Extracted text:
+--

The product angle is this: your accumulated reading becomes a persistent layer of context that improves every AI conversation you have, on any topic you’ve studied. You don’t configure it per-session. You don’t manually retrieve things. You just read, save, and the knowledge accretes. The friction is at zero.

The architecture for this is straightforward:

User question → Semantic search against bookmark_embeddings
                    → retrieve top-K relevant summaries
                    → inject as system context
                    → model answers with your knowledge as background

The embedding model runs on save (or lazily on first search). The retrieval runs on every query. The user does nothing.

What It Took to Get Here

The path from “lazy Sanity.io static site” to production-grade MCP server ran through several rewrites and one clarifying insight.

The Sanity rewrite replaced editorial curation (me, manually writing descriptions) with automated enrichment (AI doing it on save). The automation had to be invisible — if saving a link felt like triggering a workflow, I’d stop doing it. It had to feel like sending a message: fire and forget.

The MCP rewrite replaced a browser-only PWA with a protocol-level interface. Claude can now be the primary client. The bookmark manager stopped being an app and became an API for intelligence.

The product rewrite is current. Self-hosted SQLite for developers who want full local control. DynamoDB + Lambda + serverless pipeline for cloud users. Multi-tenancy for teams. Usage metering for billing. The personal project infrastructure is becoming product infrastructure, one layer at a time.

+--

Material provided:

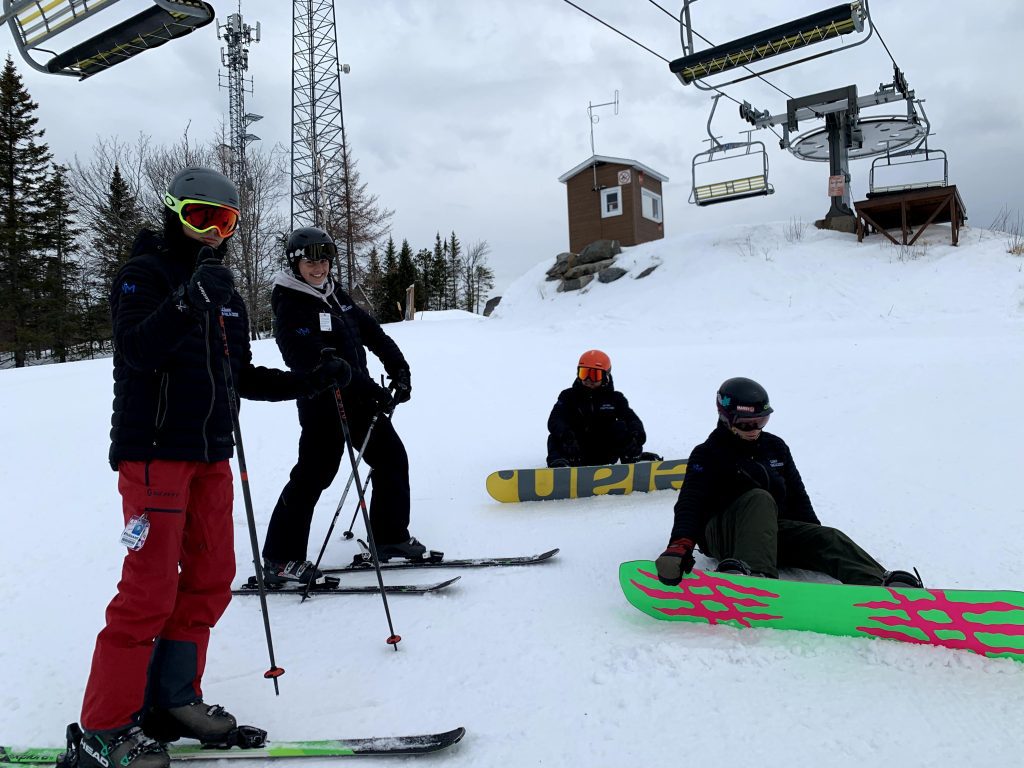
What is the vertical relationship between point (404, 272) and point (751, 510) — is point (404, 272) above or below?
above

+--

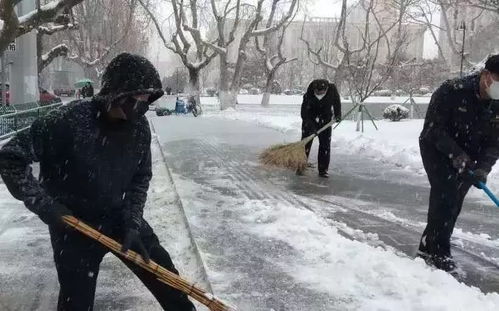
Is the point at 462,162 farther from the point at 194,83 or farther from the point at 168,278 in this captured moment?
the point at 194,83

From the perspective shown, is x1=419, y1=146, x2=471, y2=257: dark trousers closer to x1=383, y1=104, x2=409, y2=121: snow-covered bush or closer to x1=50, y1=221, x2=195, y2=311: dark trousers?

+--

Write out the part of the bookmark manager text that begins at the words "The architecture for" and stops after the words "one clarifying insight.".

Response:
The architecture for this is straightforward:

User question → Semantic search against bookmark_embeddings
                    → retrieve top-K relevant summaries
                    → inject as system context
                    → model answers with your knowledge as background

The embedding model runs on save (or lazily on first search). The retrieval runs on every query. The user does nothing.

What It Took to Get Here

The path from “lazy Sanity.io static site” to production-grade MCP server ran through several rewrites and one clarifying insight.